Par conséquent, nous faisons appel aux décideurs politiques pour mettre fin aux injustices perpétuées par le système global de prohibition des drogues et pour supporter à la place des politiques fondées sur des principes scientifiques, sur la compassion et sur les droits de l’Homme en :

  1. Intégrant une analyse de genre dans toutes les conventions, les déclarations et les rapports sur les drogues.
  2. Mettant la priorité sur la réduction des conditions économiques et sociales qui contribuent à une implication problématique avec les drogues.
  3. Considérant l’utilisation problématique de drogues comme un problème de santé publique et en échelonnant les ressources pour des interventions de santé de soutien.
  4. Eliminant l’utilisation de l’incarcération et du châtiment pour des infractions liées aux stupéfiants.
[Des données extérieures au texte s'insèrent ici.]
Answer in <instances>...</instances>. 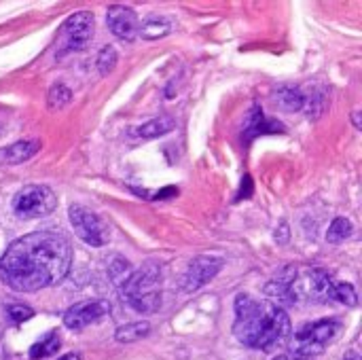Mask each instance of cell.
Listing matches in <instances>:
<instances>
[{"mask_svg": "<svg viewBox=\"0 0 362 360\" xmlns=\"http://www.w3.org/2000/svg\"><path fill=\"white\" fill-rule=\"evenodd\" d=\"M72 248L59 231H34L15 240L0 257V280L15 293H36L66 278Z\"/></svg>", "mask_w": 362, "mask_h": 360, "instance_id": "cell-1", "label": "cell"}, {"mask_svg": "<svg viewBox=\"0 0 362 360\" xmlns=\"http://www.w3.org/2000/svg\"><path fill=\"white\" fill-rule=\"evenodd\" d=\"M233 333L238 342L248 348L274 352L291 339L293 327L284 308L242 293L235 299Z\"/></svg>", "mask_w": 362, "mask_h": 360, "instance_id": "cell-2", "label": "cell"}, {"mask_svg": "<svg viewBox=\"0 0 362 360\" xmlns=\"http://www.w3.org/2000/svg\"><path fill=\"white\" fill-rule=\"evenodd\" d=\"M123 301L138 314H153L161 308V269L153 263L134 269L119 289Z\"/></svg>", "mask_w": 362, "mask_h": 360, "instance_id": "cell-3", "label": "cell"}, {"mask_svg": "<svg viewBox=\"0 0 362 360\" xmlns=\"http://www.w3.org/2000/svg\"><path fill=\"white\" fill-rule=\"evenodd\" d=\"M337 333H339V323L333 318L303 325L293 337V352L297 354V359H312L325 352V348L337 337Z\"/></svg>", "mask_w": 362, "mask_h": 360, "instance_id": "cell-4", "label": "cell"}, {"mask_svg": "<svg viewBox=\"0 0 362 360\" xmlns=\"http://www.w3.org/2000/svg\"><path fill=\"white\" fill-rule=\"evenodd\" d=\"M57 208L55 193L45 185H25L13 197V212L19 219H40Z\"/></svg>", "mask_w": 362, "mask_h": 360, "instance_id": "cell-5", "label": "cell"}, {"mask_svg": "<svg viewBox=\"0 0 362 360\" xmlns=\"http://www.w3.org/2000/svg\"><path fill=\"white\" fill-rule=\"evenodd\" d=\"M333 286H335V280L331 278L329 272L318 269V267H314V269H297L295 267V276L291 282L295 301H299V297H308L312 301L325 303L333 297Z\"/></svg>", "mask_w": 362, "mask_h": 360, "instance_id": "cell-6", "label": "cell"}, {"mask_svg": "<svg viewBox=\"0 0 362 360\" xmlns=\"http://www.w3.org/2000/svg\"><path fill=\"white\" fill-rule=\"evenodd\" d=\"M93 36V15L87 11L70 15L59 30V40H57V57H64L68 53L81 51L87 47V42Z\"/></svg>", "mask_w": 362, "mask_h": 360, "instance_id": "cell-7", "label": "cell"}, {"mask_svg": "<svg viewBox=\"0 0 362 360\" xmlns=\"http://www.w3.org/2000/svg\"><path fill=\"white\" fill-rule=\"evenodd\" d=\"M70 225L74 233L89 246L100 248L110 240V229L104 223V219L85 206H70Z\"/></svg>", "mask_w": 362, "mask_h": 360, "instance_id": "cell-8", "label": "cell"}, {"mask_svg": "<svg viewBox=\"0 0 362 360\" xmlns=\"http://www.w3.org/2000/svg\"><path fill=\"white\" fill-rule=\"evenodd\" d=\"M110 314V306L104 299H93V301H81L74 303L72 308L66 310L64 314V325L72 331H83L89 325L102 320L104 316Z\"/></svg>", "mask_w": 362, "mask_h": 360, "instance_id": "cell-9", "label": "cell"}, {"mask_svg": "<svg viewBox=\"0 0 362 360\" xmlns=\"http://www.w3.org/2000/svg\"><path fill=\"white\" fill-rule=\"evenodd\" d=\"M221 269H223V259H218V257H197V259H193L189 263L185 276H182V291L185 293L199 291L210 280H214Z\"/></svg>", "mask_w": 362, "mask_h": 360, "instance_id": "cell-10", "label": "cell"}, {"mask_svg": "<svg viewBox=\"0 0 362 360\" xmlns=\"http://www.w3.org/2000/svg\"><path fill=\"white\" fill-rule=\"evenodd\" d=\"M106 23H108L110 32L117 38L125 40V42H132L138 36V30H140L138 15L129 6H121V4L108 6V11H106Z\"/></svg>", "mask_w": 362, "mask_h": 360, "instance_id": "cell-11", "label": "cell"}, {"mask_svg": "<svg viewBox=\"0 0 362 360\" xmlns=\"http://www.w3.org/2000/svg\"><path fill=\"white\" fill-rule=\"evenodd\" d=\"M276 132H284V125L276 119H267L261 110V106H252L250 112L246 115V121H244V140L250 142L255 140L257 136H263V134H276Z\"/></svg>", "mask_w": 362, "mask_h": 360, "instance_id": "cell-12", "label": "cell"}, {"mask_svg": "<svg viewBox=\"0 0 362 360\" xmlns=\"http://www.w3.org/2000/svg\"><path fill=\"white\" fill-rule=\"evenodd\" d=\"M40 149V142L38 140H21V142H15L6 149L0 151V161L2 163H8V166H17V163H23L28 161L30 157H34Z\"/></svg>", "mask_w": 362, "mask_h": 360, "instance_id": "cell-13", "label": "cell"}, {"mask_svg": "<svg viewBox=\"0 0 362 360\" xmlns=\"http://www.w3.org/2000/svg\"><path fill=\"white\" fill-rule=\"evenodd\" d=\"M274 102L280 110L284 112H297V110H303V104H305V93L297 87H291V85H282L276 89L274 93Z\"/></svg>", "mask_w": 362, "mask_h": 360, "instance_id": "cell-14", "label": "cell"}, {"mask_svg": "<svg viewBox=\"0 0 362 360\" xmlns=\"http://www.w3.org/2000/svg\"><path fill=\"white\" fill-rule=\"evenodd\" d=\"M174 125H176V121H174L170 115H163V117H159V119H153V121L140 125V127L136 129V134H138L140 138H146V140H148V138H159V136L172 132Z\"/></svg>", "mask_w": 362, "mask_h": 360, "instance_id": "cell-15", "label": "cell"}, {"mask_svg": "<svg viewBox=\"0 0 362 360\" xmlns=\"http://www.w3.org/2000/svg\"><path fill=\"white\" fill-rule=\"evenodd\" d=\"M62 346V339L57 335V331H49L40 342H36L32 348H30V359L32 360H42L47 356H53Z\"/></svg>", "mask_w": 362, "mask_h": 360, "instance_id": "cell-16", "label": "cell"}, {"mask_svg": "<svg viewBox=\"0 0 362 360\" xmlns=\"http://www.w3.org/2000/svg\"><path fill=\"white\" fill-rule=\"evenodd\" d=\"M148 333H151V325L146 320H140V323H129L125 327H119L115 333V339L119 344H134V342L146 337Z\"/></svg>", "mask_w": 362, "mask_h": 360, "instance_id": "cell-17", "label": "cell"}, {"mask_svg": "<svg viewBox=\"0 0 362 360\" xmlns=\"http://www.w3.org/2000/svg\"><path fill=\"white\" fill-rule=\"evenodd\" d=\"M170 30H172L170 21H165V19H148V21H144L140 25L138 34L142 38H146V40H159V38L168 36Z\"/></svg>", "mask_w": 362, "mask_h": 360, "instance_id": "cell-18", "label": "cell"}, {"mask_svg": "<svg viewBox=\"0 0 362 360\" xmlns=\"http://www.w3.org/2000/svg\"><path fill=\"white\" fill-rule=\"evenodd\" d=\"M352 231H354L352 223H350L348 219H344V216H337V219L331 223L329 231H327V242H331V244H341V242H346V240L352 236Z\"/></svg>", "mask_w": 362, "mask_h": 360, "instance_id": "cell-19", "label": "cell"}, {"mask_svg": "<svg viewBox=\"0 0 362 360\" xmlns=\"http://www.w3.org/2000/svg\"><path fill=\"white\" fill-rule=\"evenodd\" d=\"M132 272H134L132 263L125 261L123 257H115L112 263H110V267H108V276H110V280H112V284L117 289H121L127 282V278L132 276Z\"/></svg>", "mask_w": 362, "mask_h": 360, "instance_id": "cell-20", "label": "cell"}, {"mask_svg": "<svg viewBox=\"0 0 362 360\" xmlns=\"http://www.w3.org/2000/svg\"><path fill=\"white\" fill-rule=\"evenodd\" d=\"M331 299H335V301H339V303H344L348 308H356L358 306V295H356L354 286L348 284V282H335Z\"/></svg>", "mask_w": 362, "mask_h": 360, "instance_id": "cell-21", "label": "cell"}, {"mask_svg": "<svg viewBox=\"0 0 362 360\" xmlns=\"http://www.w3.org/2000/svg\"><path fill=\"white\" fill-rule=\"evenodd\" d=\"M70 100H72V93H70V89H68L66 85H53V87L49 89L47 104H49V108H51V110H59V108H64Z\"/></svg>", "mask_w": 362, "mask_h": 360, "instance_id": "cell-22", "label": "cell"}, {"mask_svg": "<svg viewBox=\"0 0 362 360\" xmlns=\"http://www.w3.org/2000/svg\"><path fill=\"white\" fill-rule=\"evenodd\" d=\"M115 66H117V51H115V47L108 45L98 55V70H100L102 76H106L108 72H112Z\"/></svg>", "mask_w": 362, "mask_h": 360, "instance_id": "cell-23", "label": "cell"}, {"mask_svg": "<svg viewBox=\"0 0 362 360\" xmlns=\"http://www.w3.org/2000/svg\"><path fill=\"white\" fill-rule=\"evenodd\" d=\"M32 316H34V310L28 308V306H21V303H15V306H8L6 308V318L13 325H21L25 320H30Z\"/></svg>", "mask_w": 362, "mask_h": 360, "instance_id": "cell-24", "label": "cell"}, {"mask_svg": "<svg viewBox=\"0 0 362 360\" xmlns=\"http://www.w3.org/2000/svg\"><path fill=\"white\" fill-rule=\"evenodd\" d=\"M276 240H278L280 244H284V242L288 240V227H286V223L280 225V238H276Z\"/></svg>", "mask_w": 362, "mask_h": 360, "instance_id": "cell-25", "label": "cell"}, {"mask_svg": "<svg viewBox=\"0 0 362 360\" xmlns=\"http://www.w3.org/2000/svg\"><path fill=\"white\" fill-rule=\"evenodd\" d=\"M344 360H361V356H358V352H356V350H350V352L344 356Z\"/></svg>", "mask_w": 362, "mask_h": 360, "instance_id": "cell-26", "label": "cell"}, {"mask_svg": "<svg viewBox=\"0 0 362 360\" xmlns=\"http://www.w3.org/2000/svg\"><path fill=\"white\" fill-rule=\"evenodd\" d=\"M57 360H81V356H78V354H64L62 359Z\"/></svg>", "mask_w": 362, "mask_h": 360, "instance_id": "cell-27", "label": "cell"}, {"mask_svg": "<svg viewBox=\"0 0 362 360\" xmlns=\"http://www.w3.org/2000/svg\"><path fill=\"white\" fill-rule=\"evenodd\" d=\"M274 360H288L286 356H278V359H274Z\"/></svg>", "mask_w": 362, "mask_h": 360, "instance_id": "cell-28", "label": "cell"}, {"mask_svg": "<svg viewBox=\"0 0 362 360\" xmlns=\"http://www.w3.org/2000/svg\"><path fill=\"white\" fill-rule=\"evenodd\" d=\"M297 360H314V359H297Z\"/></svg>", "mask_w": 362, "mask_h": 360, "instance_id": "cell-29", "label": "cell"}]
</instances>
L’incarcération devrait être considérée comme une ressource rare et chère qui devrait seulement être utilisée envers des personnes posant une sérieuse menace à la sûreté publique et alors dans ce cas pour une durée raisonnable, suffisante pour éliminer la menace. L’incarcération de femmes enceintes ou de femmes parentes devrait être rare et exceptionnelle.
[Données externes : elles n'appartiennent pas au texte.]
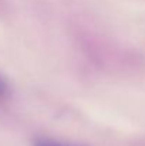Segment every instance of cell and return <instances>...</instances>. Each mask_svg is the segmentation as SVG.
Returning a JSON list of instances; mask_svg holds the SVG:
<instances>
[{"mask_svg":"<svg viewBox=\"0 0 145 146\" xmlns=\"http://www.w3.org/2000/svg\"><path fill=\"white\" fill-rule=\"evenodd\" d=\"M33 146H80V145H74V143H68V142H61V141L51 139V138H36L33 141Z\"/></svg>","mask_w":145,"mask_h":146,"instance_id":"1","label":"cell"},{"mask_svg":"<svg viewBox=\"0 0 145 146\" xmlns=\"http://www.w3.org/2000/svg\"><path fill=\"white\" fill-rule=\"evenodd\" d=\"M9 94H10V91H9V87H7V84H6V81L0 77V102L1 101H4L6 98L9 97Z\"/></svg>","mask_w":145,"mask_h":146,"instance_id":"2","label":"cell"}]
</instances>
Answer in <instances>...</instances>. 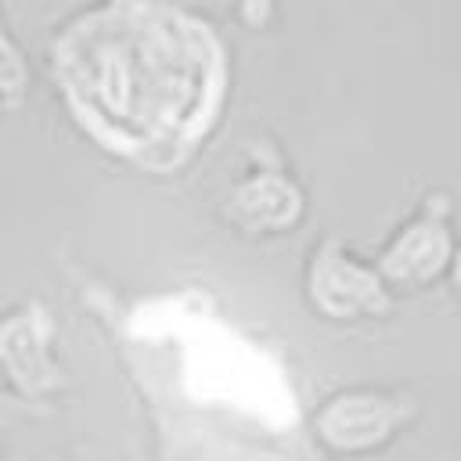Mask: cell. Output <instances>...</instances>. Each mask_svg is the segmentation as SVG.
<instances>
[{
    "instance_id": "obj_1",
    "label": "cell",
    "mask_w": 461,
    "mask_h": 461,
    "mask_svg": "<svg viewBox=\"0 0 461 461\" xmlns=\"http://www.w3.org/2000/svg\"><path fill=\"white\" fill-rule=\"evenodd\" d=\"M58 68L94 133L133 155L194 137L220 79L209 36L155 4H115L76 22L58 47Z\"/></svg>"
}]
</instances>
  5. Eliminant toutes les sanctions post-conviction qui exacerbent l’aspect punitif des infractions liées aux drogues. Ces sanctions s’étendent souvent bien au-delà de la peine donnée et marginalisent encore plus des femmes, des enfants et des familles.
  6. S’assurant que tous les services de traitements liés aux drogues sont fondés sur des preuves et rencontrent les besoins spécifiques des femmes, qu’ils soient médicaux, psychologiques ou sociaux, en particulier durant la grossesse et lorsqu’elles sont mères.
  7.  Etudiant les impacts des politiques punitives en matière de drogues sur les femmes, les enfants et les familles, et en utilisant cette recherche pour informer et améliorer le processus de décision politique.
  8.  Impliquant de façon significative  les femmes qui utilisent des drogues dans l’élaboration, la planification, l’implémentation et l’évaluation des programmes et politiques qui leur sont destinées.